Yesterday’s New York Times carries “Struggling to Stoke Economic Growth in Greece”, an article about how the heroic economists and politicians in Greece intend to restore economic growth. It turns out that the politicians’ answer was green energy:
“A few months after Greece was seized by its debt crisis, Prime Minister George A. Papandreou had a grand idea to revive growth: sun-drenched islands would be dotted with solar panels and wind turbines to transform the country into a ‘green economy,’ attracting badly needed investments and creating hundreds of thousands of new jobs.”
As Greece would presumably be importing all of the technology from China and Germany, it is unclear why this guy thought there would be any competitive advantage for Greece over other sunny portions of the globe.
Is it time to short a country when the politicians begin talking about how they’re going to revitalize the local economy through green energy?
[The article did make me wonder how Greece digs its way out.
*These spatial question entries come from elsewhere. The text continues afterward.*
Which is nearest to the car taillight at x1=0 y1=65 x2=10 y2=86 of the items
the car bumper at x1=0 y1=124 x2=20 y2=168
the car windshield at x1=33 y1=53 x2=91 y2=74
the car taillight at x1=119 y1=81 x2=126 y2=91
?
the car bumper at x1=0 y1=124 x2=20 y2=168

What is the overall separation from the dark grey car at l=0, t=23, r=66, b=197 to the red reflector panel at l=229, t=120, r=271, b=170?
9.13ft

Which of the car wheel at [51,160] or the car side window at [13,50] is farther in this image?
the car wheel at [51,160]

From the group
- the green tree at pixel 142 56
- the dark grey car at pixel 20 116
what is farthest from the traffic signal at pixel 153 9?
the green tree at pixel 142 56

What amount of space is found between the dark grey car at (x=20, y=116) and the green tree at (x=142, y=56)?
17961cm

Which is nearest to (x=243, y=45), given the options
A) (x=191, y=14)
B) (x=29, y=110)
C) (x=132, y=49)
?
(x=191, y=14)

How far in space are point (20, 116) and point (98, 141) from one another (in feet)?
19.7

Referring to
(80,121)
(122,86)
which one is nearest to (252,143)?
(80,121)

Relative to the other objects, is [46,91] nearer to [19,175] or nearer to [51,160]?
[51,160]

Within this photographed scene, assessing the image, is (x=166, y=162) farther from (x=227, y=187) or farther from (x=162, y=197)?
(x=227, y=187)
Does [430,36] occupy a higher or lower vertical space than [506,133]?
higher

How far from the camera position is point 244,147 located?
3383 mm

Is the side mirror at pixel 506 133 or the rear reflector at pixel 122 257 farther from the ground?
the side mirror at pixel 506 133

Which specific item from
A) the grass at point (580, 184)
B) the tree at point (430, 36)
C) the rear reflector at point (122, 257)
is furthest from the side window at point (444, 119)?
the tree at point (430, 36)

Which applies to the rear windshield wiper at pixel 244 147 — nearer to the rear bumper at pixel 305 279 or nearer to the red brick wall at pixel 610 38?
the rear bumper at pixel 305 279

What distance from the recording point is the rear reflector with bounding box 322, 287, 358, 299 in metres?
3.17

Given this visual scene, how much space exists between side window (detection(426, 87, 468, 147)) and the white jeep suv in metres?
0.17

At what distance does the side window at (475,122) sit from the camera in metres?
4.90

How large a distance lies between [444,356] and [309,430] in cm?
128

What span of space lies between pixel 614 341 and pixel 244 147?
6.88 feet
Given the risk of Greece being ejected from the Eurozone and a subsequent currency devaluation, anyone with money on deposit in a Greek bank should probably be thinking about moving it to France or Germany. An investor thinking about setting up a new business in Greece would have to worry about civil unrest (will a riot destroy my new enterprise?), dramatic tax hikes (the politicians can’t resist spending and nobody will lend to them anymore, so they will eventually have to establish new taxes; how can one be sure that they won’t fall heavily on the new enterprise?), and a shortage of skilled labour (as the smart young people emigrate to the more successful EU countries). Of the bigshots negotiating the latest Greek bailouts, I wonder how many of them would be willing to invest their personal funds in a new Greek business. If the answer is “none”, how do they expect the country to recover?]